REQUIRED TASKS.
A – Turn the paragraph beginning "VIGs are advantageous" in the text on vector inversion generators into a short list that keeps its main facts.
B – Write out the text on vector inversion generators word for word from "A spiral VIG" to "pulse forming network.".

[PAGE EXTRACT]

A vector inversion generator (VIG) is an electric pulse compression and voltage multiplication device, allowing shaping a slower, lower voltage pulse to a narrower, higher-voltage one. VIGs are used in military technology, e.g. some directed-energy weapons, as a secondary stage of another pulsed power source, commonly an explosive-driven ferroelectric generator.

==Construction==
Discrete component VIGs (pictured) consist of a stack of well-coupled common mode chokes interconnected with a stack of capacitors. The inductors present a high inductance to currents that are in-phase in the two windings, and a far lower inductance when the winding currents are flowing in opposite directions. The capacitors are charged with alternating polarity and when the switch (usually a triggered or free running spark gap in practice) is closed the voltage across every second capacitor rapidly inverts as a half cycle of oscillation at a frequency set by the capacitance resonating with the differential mode inductance of the chokes. At the same time the other capacitors discharge very slowly due to not having a differential current flowing to cancel the reactance.
So after a half period, all the capacitors are in series and the voltages add.
This arrangement has a conceptual equivalence to the spiral VIG, with the alternating capacitors being equivalent to the capacitance between the windings and the common mode chokes being equivalent to the inductance of a winding.
Discrete components allow large lumped capacitors to be used thus storing much more energy, but have difficulty replicating the high voltage multiplication ratios and extremely short rise times of spiral transmission line types.

A spiral VIG consists of four alternating conductor-insulator-conductor-insulator sheets, wound into a cylinder, forming a capacitor also acting as a single-ended transmission line, connected to a spark gap switch. The capacitor is charged from a power source, e.g. an EDFEG, then the spark gap fires after its breakdown voltage is reached. The electromagnetic wave created by the electric spark discharge travels along the transmission line, converting electrostatic field to electromagnetic field, then after reflecting from the open end converts back to electrostatic field. A pulse of output amplitude 2nU (where n is the number of turns of the capacitor and U is the initial voltage it was charged to) and a rise time equal to twice the electrical length of the transmission line. The device acts as a distributed pulse forming network.

Ferrites can be attached to the VIG construction to modify its characteristics, typically lowering the resonant frequency and increasing the efficiency.

==Applications==
VIGs are advantageous due to their simplicity and the very short pulse rise times in range of nanoseconds. Some VIGs can be configured as part of a tuned circuit, acting as oscillators with practical upper limit of about 700 MHz, generating energy that can be radiated from a suitable antenna, allowing construction of very simple explosion-generated electromagnetic pulse generators.

The use of VIGs includes directed-energy weapons, x-ray pulse power supplies, plasma generators, etc.

[/PAGE EXTRACT]
[PROVIDED INFORMATION]

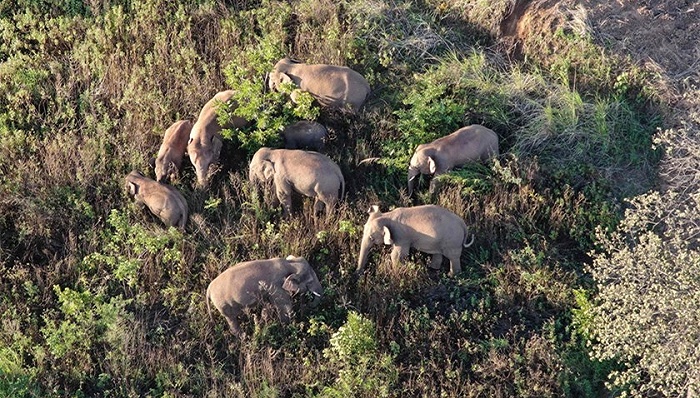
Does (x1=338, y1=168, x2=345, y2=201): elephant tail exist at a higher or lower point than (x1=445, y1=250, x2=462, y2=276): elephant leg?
higher

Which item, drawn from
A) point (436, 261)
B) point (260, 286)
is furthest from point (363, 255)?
point (260, 286)

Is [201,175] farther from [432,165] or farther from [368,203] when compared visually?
[432,165]

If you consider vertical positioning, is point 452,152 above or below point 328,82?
below

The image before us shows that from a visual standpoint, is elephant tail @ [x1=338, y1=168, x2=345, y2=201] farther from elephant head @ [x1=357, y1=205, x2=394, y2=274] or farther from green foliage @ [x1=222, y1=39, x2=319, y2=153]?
green foliage @ [x1=222, y1=39, x2=319, y2=153]

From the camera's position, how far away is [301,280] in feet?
33.6

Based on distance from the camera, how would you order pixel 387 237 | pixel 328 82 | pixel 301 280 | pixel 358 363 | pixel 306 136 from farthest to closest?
pixel 328 82, pixel 306 136, pixel 387 237, pixel 301 280, pixel 358 363

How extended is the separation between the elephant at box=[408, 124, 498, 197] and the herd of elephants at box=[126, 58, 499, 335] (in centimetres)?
1

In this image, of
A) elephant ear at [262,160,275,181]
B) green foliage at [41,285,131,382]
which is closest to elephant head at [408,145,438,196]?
elephant ear at [262,160,275,181]

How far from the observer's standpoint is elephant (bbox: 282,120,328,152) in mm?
11984

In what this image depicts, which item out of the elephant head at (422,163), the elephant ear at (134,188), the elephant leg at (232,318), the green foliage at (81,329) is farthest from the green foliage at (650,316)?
the elephant ear at (134,188)

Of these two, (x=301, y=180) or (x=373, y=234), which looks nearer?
(x=373, y=234)

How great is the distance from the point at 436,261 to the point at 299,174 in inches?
74.3

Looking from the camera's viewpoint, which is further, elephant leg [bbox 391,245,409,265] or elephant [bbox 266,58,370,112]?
elephant [bbox 266,58,370,112]

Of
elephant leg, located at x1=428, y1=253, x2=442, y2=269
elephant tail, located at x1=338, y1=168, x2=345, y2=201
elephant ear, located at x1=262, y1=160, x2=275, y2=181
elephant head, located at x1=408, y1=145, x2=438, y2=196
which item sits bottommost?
elephant leg, located at x1=428, y1=253, x2=442, y2=269
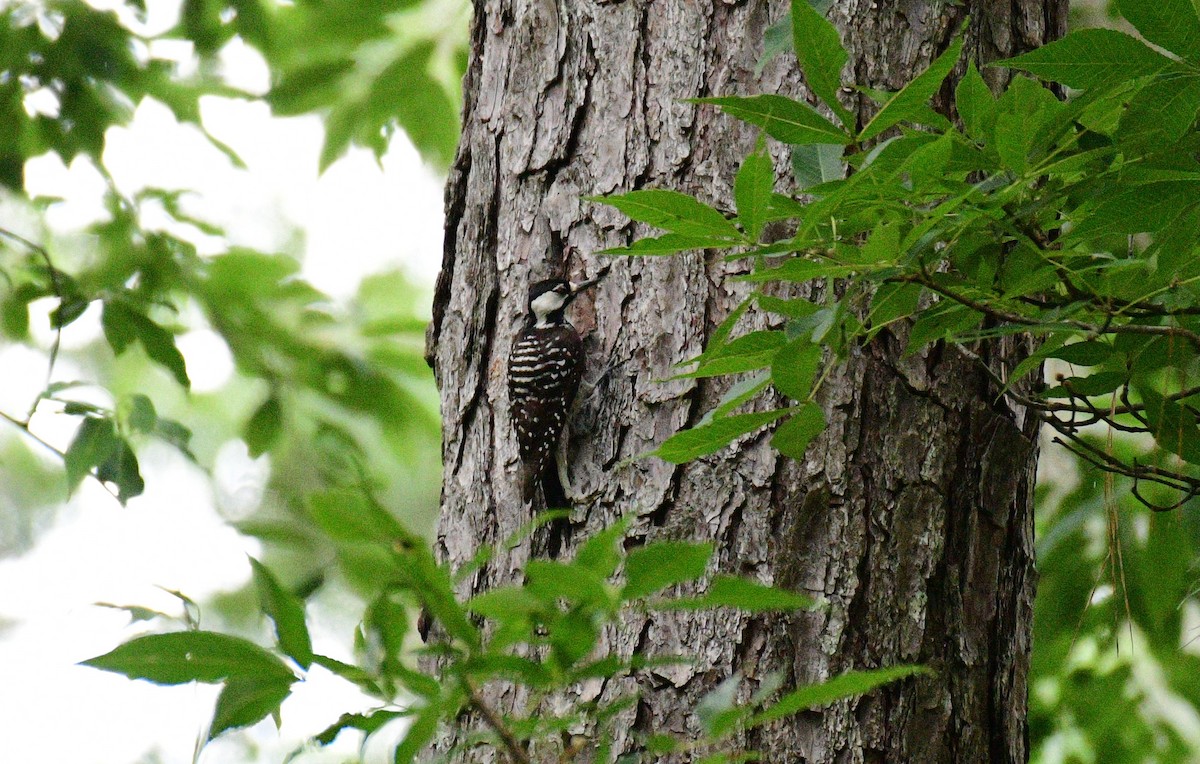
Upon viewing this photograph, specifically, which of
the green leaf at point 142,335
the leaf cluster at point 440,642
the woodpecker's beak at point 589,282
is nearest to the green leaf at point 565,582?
the leaf cluster at point 440,642

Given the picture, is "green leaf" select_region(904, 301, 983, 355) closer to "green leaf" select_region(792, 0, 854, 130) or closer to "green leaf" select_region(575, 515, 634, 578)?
"green leaf" select_region(792, 0, 854, 130)

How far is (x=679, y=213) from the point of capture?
104 centimetres

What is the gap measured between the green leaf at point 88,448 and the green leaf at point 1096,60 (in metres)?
2.18

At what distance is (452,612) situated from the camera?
0.71m

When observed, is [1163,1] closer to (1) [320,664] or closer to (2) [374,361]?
(1) [320,664]

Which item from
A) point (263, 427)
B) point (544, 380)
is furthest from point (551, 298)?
point (263, 427)

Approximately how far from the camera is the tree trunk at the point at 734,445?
158cm

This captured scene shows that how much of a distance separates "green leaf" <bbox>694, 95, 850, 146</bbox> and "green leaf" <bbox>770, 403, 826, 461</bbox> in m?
0.30

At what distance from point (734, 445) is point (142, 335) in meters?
1.81

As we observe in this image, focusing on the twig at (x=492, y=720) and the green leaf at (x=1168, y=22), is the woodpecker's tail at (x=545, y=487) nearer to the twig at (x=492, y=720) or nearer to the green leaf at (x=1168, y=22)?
the twig at (x=492, y=720)

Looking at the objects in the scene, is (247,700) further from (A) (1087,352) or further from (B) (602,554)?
(A) (1087,352)

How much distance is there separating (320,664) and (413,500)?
5.54m

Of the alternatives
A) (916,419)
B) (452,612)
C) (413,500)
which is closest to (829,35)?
(452,612)

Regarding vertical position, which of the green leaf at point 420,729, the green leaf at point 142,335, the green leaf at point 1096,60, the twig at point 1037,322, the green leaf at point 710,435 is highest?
the green leaf at point 142,335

[/PROVIDED INFORMATION]

TASK-BY-TASK RESULTS.
A –
- VIGs are simple and give very short pulse rise times, in the range of nanoseconds.
- Some VIGs can be set up as part of a tuned circuit and act as oscillators, with a practical upper limit of about 700 MHz.
- The energy they generate can be radiated from a suitable antenna.
- This makes it possible to build very simple explosion-generated electromagnetic pulse generators.

B –
A spiral VIG consists of four alternating conductor-insulator-conductor-insulator sheets, wound into a cylinder, forming a capacitor also acting as a single-ended transmission line, connected to a spark gap switch. The capacitor is charged from a power source, e.g. an EDFEG, then the spark gap fires after its breakdown voltage is reached. The electromagnetic wave created by the electric spark discharge travels along the transmission line, converting electrostatic field to electromagnetic field, then after reflecting from the open end converts back to electrostatic field. A pulse of output amplitude 2nU (where n is the number of turns of the capacitor and U is the initial voltage it was charged to) and a rise time equal to twice the electrical length of the transmission line. The device acts as a distributed pulse forming network.